▶ _Task goal_
Retype exactly the lines from the one containing "In this photograph, how far is" through the last line of the records below, including both, and leave out any pictures.

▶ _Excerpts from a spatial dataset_
◆ ◆ ◆ ◆

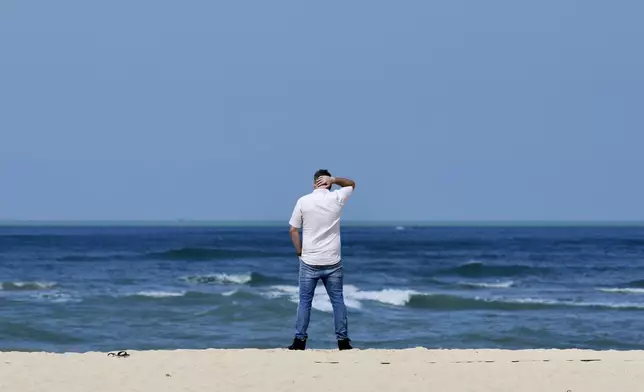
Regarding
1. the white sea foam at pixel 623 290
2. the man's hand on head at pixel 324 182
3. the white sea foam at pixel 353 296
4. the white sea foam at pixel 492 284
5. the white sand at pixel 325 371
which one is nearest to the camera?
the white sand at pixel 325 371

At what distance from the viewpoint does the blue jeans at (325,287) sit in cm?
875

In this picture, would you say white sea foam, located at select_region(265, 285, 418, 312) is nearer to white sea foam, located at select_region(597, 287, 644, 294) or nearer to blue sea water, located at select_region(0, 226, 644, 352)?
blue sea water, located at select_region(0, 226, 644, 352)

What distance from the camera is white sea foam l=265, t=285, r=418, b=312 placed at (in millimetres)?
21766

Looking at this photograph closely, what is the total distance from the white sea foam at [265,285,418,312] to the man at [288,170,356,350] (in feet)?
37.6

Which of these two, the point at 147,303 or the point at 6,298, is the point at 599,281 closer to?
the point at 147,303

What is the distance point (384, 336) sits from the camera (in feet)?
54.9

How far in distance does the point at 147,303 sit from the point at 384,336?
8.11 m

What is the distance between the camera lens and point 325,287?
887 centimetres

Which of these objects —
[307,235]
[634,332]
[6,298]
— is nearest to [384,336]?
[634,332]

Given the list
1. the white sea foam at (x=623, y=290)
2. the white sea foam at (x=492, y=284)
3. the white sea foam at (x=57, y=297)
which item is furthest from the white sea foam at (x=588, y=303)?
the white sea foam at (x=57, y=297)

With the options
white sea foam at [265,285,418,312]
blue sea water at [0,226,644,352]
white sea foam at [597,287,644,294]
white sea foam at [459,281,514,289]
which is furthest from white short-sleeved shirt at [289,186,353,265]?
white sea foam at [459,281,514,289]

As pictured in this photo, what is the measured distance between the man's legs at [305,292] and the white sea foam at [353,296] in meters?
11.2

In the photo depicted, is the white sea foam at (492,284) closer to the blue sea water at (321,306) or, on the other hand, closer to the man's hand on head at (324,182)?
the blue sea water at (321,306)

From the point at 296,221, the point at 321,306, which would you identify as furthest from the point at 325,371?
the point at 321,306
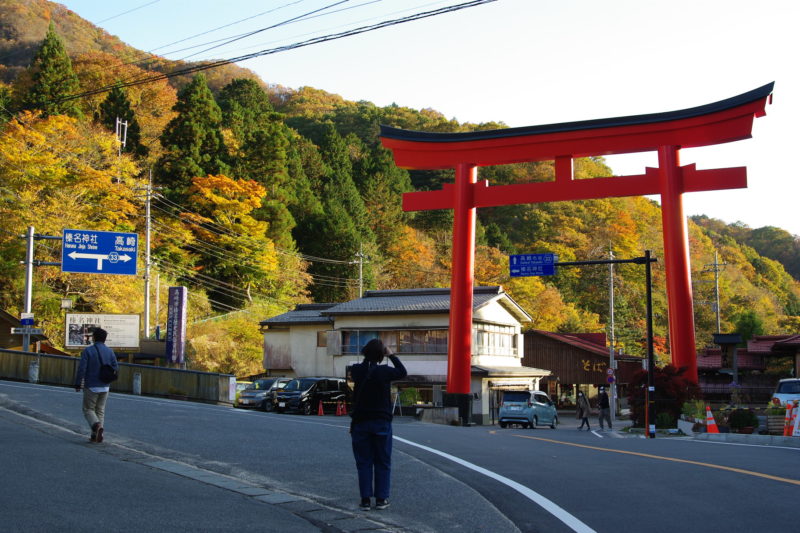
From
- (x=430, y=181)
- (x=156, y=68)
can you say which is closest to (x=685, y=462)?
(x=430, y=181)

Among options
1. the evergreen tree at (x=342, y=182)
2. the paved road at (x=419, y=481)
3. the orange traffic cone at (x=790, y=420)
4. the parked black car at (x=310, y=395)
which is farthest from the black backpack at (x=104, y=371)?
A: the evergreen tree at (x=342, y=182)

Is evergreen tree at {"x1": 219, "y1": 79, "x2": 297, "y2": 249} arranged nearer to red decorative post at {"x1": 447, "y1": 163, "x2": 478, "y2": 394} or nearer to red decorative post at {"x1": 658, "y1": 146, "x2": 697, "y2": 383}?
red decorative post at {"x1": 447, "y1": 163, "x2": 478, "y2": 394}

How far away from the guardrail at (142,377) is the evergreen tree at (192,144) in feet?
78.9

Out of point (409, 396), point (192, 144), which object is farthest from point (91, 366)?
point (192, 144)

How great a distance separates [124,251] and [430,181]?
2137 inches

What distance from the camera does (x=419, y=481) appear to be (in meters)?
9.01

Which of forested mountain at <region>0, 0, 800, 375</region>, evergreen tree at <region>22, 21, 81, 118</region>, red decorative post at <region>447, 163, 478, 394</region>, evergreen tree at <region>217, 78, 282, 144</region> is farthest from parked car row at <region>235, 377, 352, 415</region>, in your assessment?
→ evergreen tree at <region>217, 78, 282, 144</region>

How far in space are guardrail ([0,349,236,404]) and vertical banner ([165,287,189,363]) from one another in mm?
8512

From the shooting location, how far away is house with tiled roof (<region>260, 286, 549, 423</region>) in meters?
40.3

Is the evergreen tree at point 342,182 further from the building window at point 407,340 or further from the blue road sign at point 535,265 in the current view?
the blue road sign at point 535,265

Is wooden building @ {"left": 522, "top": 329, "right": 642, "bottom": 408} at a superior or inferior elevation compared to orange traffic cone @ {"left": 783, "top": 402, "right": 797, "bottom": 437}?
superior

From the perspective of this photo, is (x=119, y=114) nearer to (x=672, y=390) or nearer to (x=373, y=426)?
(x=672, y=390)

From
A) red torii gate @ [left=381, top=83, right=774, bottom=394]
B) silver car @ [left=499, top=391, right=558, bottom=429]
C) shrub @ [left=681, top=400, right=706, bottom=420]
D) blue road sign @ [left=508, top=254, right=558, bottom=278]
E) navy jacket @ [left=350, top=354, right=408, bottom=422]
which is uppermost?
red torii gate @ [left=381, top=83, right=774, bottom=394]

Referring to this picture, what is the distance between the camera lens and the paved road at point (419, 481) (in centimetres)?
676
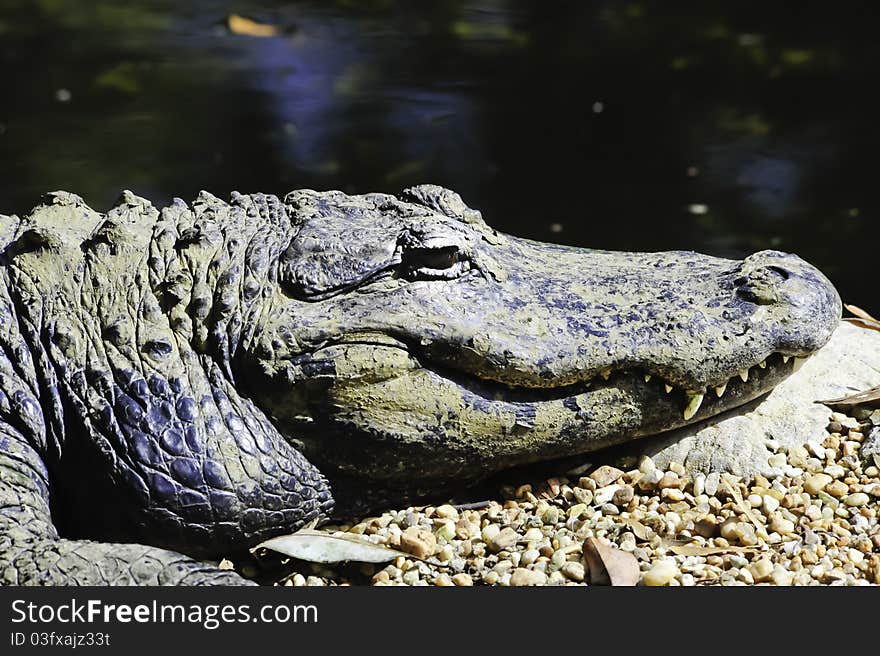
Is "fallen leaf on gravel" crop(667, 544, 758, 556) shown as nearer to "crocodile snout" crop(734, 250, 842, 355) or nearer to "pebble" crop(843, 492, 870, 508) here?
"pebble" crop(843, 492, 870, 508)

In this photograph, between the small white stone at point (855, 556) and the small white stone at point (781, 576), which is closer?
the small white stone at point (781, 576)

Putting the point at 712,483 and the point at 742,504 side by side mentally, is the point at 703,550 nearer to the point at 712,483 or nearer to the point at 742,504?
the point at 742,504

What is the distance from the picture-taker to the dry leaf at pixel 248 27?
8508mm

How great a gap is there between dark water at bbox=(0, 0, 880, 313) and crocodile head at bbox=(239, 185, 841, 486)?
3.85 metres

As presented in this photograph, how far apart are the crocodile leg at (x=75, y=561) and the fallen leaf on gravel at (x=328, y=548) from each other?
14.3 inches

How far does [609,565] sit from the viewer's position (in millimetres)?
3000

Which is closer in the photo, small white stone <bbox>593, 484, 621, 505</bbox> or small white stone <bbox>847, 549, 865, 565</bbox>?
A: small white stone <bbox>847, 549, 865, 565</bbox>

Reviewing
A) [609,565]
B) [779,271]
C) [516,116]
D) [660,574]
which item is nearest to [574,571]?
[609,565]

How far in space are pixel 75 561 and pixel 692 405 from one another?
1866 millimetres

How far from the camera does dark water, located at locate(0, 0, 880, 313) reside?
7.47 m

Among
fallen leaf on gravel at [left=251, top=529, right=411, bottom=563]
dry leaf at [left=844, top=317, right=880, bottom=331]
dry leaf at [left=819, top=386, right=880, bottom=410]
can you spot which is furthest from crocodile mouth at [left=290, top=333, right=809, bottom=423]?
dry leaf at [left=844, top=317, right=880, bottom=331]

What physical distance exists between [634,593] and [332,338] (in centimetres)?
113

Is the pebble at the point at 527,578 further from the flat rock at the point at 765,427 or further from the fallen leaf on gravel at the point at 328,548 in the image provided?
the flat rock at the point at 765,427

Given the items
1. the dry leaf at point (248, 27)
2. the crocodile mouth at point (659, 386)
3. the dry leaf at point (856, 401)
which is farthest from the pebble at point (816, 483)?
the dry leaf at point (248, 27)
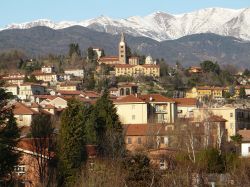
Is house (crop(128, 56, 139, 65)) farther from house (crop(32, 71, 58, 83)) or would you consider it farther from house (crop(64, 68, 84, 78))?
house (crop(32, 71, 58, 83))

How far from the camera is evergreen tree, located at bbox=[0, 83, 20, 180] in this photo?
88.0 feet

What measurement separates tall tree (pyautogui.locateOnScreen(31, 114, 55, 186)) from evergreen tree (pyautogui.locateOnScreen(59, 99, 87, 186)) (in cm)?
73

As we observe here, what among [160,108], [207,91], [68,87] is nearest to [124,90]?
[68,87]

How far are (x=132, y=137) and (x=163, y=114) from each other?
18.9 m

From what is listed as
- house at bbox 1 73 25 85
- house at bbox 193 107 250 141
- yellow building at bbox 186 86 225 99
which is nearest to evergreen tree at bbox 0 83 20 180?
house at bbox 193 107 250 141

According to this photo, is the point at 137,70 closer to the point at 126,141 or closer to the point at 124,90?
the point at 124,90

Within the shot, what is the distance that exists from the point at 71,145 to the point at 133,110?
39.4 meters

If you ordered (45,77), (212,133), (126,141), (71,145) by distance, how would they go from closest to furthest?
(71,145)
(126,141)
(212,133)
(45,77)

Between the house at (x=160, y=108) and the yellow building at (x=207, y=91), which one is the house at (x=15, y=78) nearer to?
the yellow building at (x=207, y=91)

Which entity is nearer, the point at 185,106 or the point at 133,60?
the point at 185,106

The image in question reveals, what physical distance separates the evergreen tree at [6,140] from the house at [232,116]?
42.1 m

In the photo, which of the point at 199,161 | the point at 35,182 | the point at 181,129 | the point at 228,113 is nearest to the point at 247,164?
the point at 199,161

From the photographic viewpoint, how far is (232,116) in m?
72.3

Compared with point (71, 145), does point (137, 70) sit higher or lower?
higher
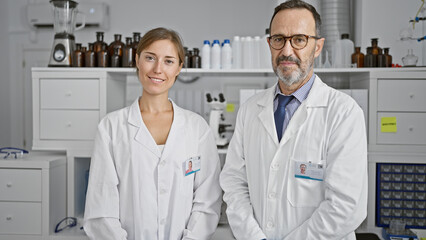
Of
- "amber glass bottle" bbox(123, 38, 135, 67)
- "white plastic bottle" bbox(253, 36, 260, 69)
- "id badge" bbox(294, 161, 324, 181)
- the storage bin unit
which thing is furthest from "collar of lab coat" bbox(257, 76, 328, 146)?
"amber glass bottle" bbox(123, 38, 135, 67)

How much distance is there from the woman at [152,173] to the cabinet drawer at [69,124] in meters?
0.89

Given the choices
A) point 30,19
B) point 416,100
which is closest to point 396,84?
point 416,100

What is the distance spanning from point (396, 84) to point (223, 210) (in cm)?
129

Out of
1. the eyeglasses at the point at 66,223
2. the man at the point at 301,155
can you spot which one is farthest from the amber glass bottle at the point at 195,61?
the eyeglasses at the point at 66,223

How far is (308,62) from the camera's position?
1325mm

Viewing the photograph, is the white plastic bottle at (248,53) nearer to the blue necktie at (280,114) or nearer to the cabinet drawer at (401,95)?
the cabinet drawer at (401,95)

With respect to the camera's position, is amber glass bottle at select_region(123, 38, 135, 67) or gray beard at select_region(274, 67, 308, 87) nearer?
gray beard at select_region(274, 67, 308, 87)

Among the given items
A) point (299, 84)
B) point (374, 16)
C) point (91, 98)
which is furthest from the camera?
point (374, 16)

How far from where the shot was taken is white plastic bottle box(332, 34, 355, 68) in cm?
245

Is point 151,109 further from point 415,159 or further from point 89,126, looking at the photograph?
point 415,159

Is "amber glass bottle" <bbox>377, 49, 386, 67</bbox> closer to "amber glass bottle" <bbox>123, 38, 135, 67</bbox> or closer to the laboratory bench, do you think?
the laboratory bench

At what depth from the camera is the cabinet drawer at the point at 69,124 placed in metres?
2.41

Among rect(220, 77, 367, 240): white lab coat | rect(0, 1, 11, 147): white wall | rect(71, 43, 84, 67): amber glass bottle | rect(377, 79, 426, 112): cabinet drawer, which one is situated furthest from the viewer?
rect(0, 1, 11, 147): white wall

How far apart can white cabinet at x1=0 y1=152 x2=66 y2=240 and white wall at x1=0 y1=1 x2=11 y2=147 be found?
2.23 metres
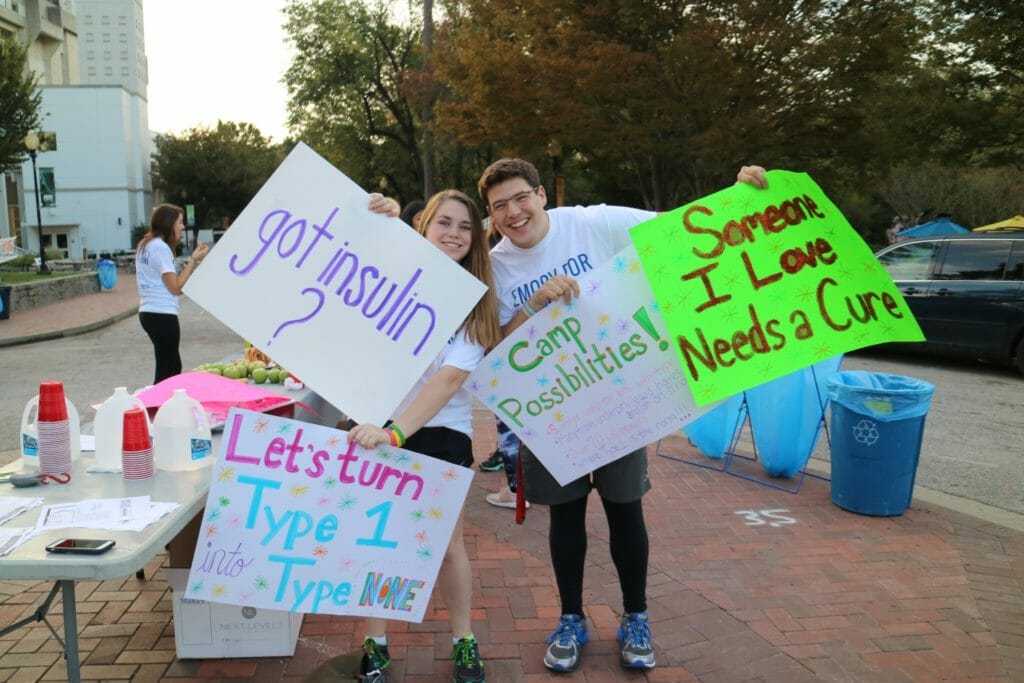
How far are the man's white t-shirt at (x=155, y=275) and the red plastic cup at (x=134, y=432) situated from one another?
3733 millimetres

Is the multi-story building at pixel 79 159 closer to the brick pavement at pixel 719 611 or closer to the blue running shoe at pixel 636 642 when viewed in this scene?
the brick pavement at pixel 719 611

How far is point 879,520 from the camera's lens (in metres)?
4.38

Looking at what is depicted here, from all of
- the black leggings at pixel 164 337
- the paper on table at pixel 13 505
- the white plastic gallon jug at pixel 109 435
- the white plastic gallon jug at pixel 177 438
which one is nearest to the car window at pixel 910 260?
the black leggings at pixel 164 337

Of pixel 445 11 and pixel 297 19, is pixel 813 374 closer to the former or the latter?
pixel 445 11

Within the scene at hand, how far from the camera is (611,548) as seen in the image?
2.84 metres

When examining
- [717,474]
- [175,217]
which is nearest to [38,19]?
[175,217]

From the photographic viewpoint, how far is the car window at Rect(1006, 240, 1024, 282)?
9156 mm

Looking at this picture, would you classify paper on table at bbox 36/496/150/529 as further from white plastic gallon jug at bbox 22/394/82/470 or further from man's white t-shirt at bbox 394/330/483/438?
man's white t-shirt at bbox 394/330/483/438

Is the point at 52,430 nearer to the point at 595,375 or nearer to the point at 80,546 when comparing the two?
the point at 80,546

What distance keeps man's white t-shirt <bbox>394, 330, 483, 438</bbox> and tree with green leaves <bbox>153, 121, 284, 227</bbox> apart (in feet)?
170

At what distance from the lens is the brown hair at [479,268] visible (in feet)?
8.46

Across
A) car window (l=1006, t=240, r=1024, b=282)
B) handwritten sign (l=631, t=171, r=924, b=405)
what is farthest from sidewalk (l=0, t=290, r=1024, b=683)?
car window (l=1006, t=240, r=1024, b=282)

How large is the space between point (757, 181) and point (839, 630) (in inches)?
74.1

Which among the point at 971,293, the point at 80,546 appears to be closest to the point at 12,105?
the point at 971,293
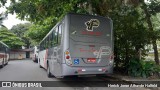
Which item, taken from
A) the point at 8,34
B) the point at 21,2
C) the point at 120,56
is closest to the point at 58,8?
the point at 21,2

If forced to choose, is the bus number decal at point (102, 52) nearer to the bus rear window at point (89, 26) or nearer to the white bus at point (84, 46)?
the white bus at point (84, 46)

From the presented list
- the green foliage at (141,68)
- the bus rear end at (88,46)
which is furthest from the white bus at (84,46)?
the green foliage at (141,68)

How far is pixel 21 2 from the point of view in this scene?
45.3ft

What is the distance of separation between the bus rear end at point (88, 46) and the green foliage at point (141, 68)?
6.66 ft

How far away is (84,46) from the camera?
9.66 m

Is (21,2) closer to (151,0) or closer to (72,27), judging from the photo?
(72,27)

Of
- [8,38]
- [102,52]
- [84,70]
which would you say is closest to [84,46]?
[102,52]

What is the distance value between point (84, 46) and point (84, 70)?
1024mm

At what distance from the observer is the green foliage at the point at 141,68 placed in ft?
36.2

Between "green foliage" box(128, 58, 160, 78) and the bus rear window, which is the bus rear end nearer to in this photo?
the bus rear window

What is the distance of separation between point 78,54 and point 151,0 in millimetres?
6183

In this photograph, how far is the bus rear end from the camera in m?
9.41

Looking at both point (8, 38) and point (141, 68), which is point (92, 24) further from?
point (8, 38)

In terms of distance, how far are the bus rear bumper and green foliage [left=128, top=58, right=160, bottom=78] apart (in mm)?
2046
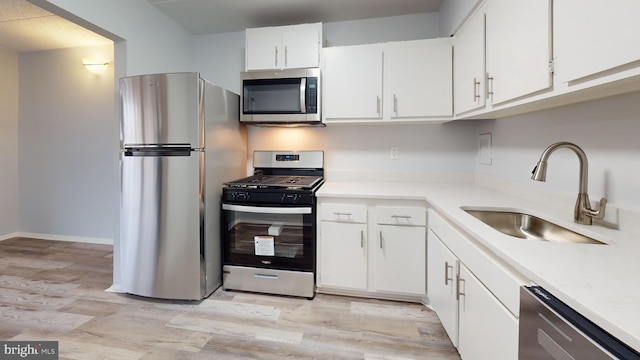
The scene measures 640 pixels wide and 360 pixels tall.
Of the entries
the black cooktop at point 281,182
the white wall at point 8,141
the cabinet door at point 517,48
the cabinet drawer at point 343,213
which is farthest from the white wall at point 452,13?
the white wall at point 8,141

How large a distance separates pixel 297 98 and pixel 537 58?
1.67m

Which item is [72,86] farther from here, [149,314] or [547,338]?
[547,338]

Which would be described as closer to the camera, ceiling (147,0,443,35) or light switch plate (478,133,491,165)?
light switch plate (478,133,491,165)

◆ ◆ ◆ ◆

▶ _Exercise answer_
In this photograph, how far is the bus rear end from the camera in m?
9.41

Looking at both point (8, 38) and point (141, 68), which is point (92, 24) further from?
point (8, 38)

In terms of distance, how far are the bus rear bumper and green foliage [left=128, top=58, right=160, bottom=78] apart (in mm)?
2046
The scene measures 640 pixels wide and 360 pixels tall.
Of the entries
the black cooktop at point 281,182
the white wall at point 8,141
the cabinet door at point 517,48
the cabinet drawer at point 343,213
which is farthest from the white wall at point 452,13?
the white wall at point 8,141

How large a distance separates pixel 297 98 and pixel 537 58?
1.67m

Which item is [72,86] farther from here, [149,314] or [547,338]?
[547,338]

Which would be described as closer to the camera, ceiling (147,0,443,35) or light switch plate (478,133,491,165)?
light switch plate (478,133,491,165)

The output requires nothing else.